Maintenant venons-en au thème orchestre (sans commentaire).
Bonne lecture !
L’inspectrice et son collègue regardaient leur témoin d’une curiosité difficilement camouflée.
– Je joue dans cet orchestre depuis presque quinze ans, sourit-elle sous ses larmes qui avaient recommencé à couler. J’ai vu passer trois chefs d’orchestre. Autant pour dire que les petites Geneviève et Isabelle, je les connais depuis qu’elles sont venues à l’orchestre pour la première fois. Je m’en rappelle encore, c’était peu après que Bénédicte ait été nommé dirigeant de notre orchestre symphonique. Isabelle l’a accompagné dès le troisième jour pour écouter les répétitions et lui apporter des choses des trois coins de l’opéra. Puis, elle avait onze ans je crois, Geneviève a été prise comme violoniste. Elle était déjà si douée ! Evidemment, cela aurait été bien mieux pour elle de jouer dans un orchestre avec d’autres enfants mais elle ne voulait pas je crois. Je plains sincèrement Isabelle qui venait déjà plus longtemps mais qui ne devait que porter des partitions alors qu’elle jouait quasiment aussi bien. Elle a intégré l’orchestre que plus tard. Et personnellement, je la trouve encore plus douée que Geneviève mais ce n’est pas moi qui décide… Enfin, en tout cas j’ai toujours pensé qu’Isabelle était plus gentille et plus ouverte que Geneviève mais elle est aussi plus souvent de mauvaise humeur, si vous voyez ce que je veux dire. Alors que sa cousine est plutôt refermée. Elle est adorable mais elle ne parle qu’à ceux qu’elle connaît. Et là, ces derniers temps j’avais l’impression qu’elle avait pris exemple sur Isabelle. Elle a ramené un nouveau par exemple. Ce n’est pas du tout dans son genre d’habitude. D’habitude c’est plus sa cousine qui essaye de promouvoir l’orchestre. Si vous voulez mon avis, Isabelle est jalouse de Geneviève parce qu’elle a l’attention de son père. Oh, vous croyez que c’est elle qui l’a tuée ? Ce serait terrible ! Elles étaient comme des sœurs ! Non, ce n’est pas possible.

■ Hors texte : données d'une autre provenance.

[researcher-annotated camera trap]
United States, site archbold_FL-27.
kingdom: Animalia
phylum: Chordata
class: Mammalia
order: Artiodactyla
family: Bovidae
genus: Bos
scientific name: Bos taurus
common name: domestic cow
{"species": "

Laissant Marie Bienheureux nier cette hypothèse, Augustine se passa une main dans les cheveux en réfléchissant. Ainsi, le caractère de Geneviève avait changé. Oui, c’était ce qui l’avait aussi choquée en lui parlant. Que cela ne correspondait pas avec ce que disaient les témoignages. Elle était maintenant convaincue qu’elles avaient échangé, pour une raison ou une autre, leur rôle. La raison serait probablement très intéressante d’ailleurs. Et cela voulait dire qu’en réalité c’était Isabelle Mancheau qui était morte. Pourquoi ? Voilà, une question qui n’évoquait rien de bon. Soit parce que c’était Geneviève qui était visée avec tous les motifs possibles, soit quelqu’un visait Isabelle, était au courant de l’échange et il serait bien plus difficile d’enquêter là-dessus. Fallait-il maintenant confronter directement Geneviève avec cela ou fallait-il garder ça de côté pour la coincer le moment venu ? Pourquoi n’avait-elle rien dit ? C’était louche, non ? Ou avait-elle simplement paniqué ? C’était à voir et il était certain que Hugo serait de bon conseil.
En tout cas, ils avaient tiré le gros lot en venant voir ce témoin-ci en premier. Elle allait en profiter pour savoir davantage sur cet orchestre qui semblait tellement au centre de toutes les préoccupations des acteurs et figurants de ce meurtre.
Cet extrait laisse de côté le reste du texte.